The Industrial Mathematics and Gravity Group (IMGG) at Lancaster University is applying methods of differential geometry and the electrodynamics of continuous media to fundamental problems in laser-plasma interactions and electron beam dynamics in the vacuum. The research is motivated by contemporary challenges that arise in the control of beam stability in the presence of coherent electromagnetic radiation in intense light-sources and future laser wakefield accelerators.
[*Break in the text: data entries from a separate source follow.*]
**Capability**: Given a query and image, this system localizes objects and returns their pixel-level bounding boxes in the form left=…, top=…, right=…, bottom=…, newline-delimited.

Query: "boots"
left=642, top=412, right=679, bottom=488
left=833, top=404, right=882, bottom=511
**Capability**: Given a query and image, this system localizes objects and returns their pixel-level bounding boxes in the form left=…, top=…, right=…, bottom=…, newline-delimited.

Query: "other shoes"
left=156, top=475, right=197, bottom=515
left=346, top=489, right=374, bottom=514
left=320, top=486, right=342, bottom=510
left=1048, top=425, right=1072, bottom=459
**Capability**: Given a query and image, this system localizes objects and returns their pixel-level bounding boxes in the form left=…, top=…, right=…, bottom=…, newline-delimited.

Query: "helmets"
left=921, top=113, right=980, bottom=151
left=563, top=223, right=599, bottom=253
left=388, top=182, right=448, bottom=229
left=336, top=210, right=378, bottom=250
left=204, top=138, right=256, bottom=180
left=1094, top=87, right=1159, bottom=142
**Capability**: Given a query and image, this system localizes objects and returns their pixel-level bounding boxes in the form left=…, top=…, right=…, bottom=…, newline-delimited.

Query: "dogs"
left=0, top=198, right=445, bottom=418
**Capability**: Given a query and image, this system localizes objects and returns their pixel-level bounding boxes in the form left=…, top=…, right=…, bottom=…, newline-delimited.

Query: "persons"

A principle aim of our work is to explore the motion of large collections of rapidly accelerating charged particles in small bunches moving at ultra-relativistic energies in the laboratory (see, for example, Cockcroft-05-05 paper on the behaviour of relativistic spinning particles in electromagnetic fields). We have developed a covariant perturbation theory (paper in Ann. Phys. 2007) that offers a new mathematical approach in regimes where a charged fluid description provides insights to collective effects analogous to turbulent mixing in fluid dynamics (paper in J. Phys. A 2007). This work is being developed in a number of directions including the influence on the bunches of boundary effects of various kinds, the influence of radiation reaction and the inclusion of statistical fluctuations via a new formulation of the relativistic Maxwell-Vlasov equation.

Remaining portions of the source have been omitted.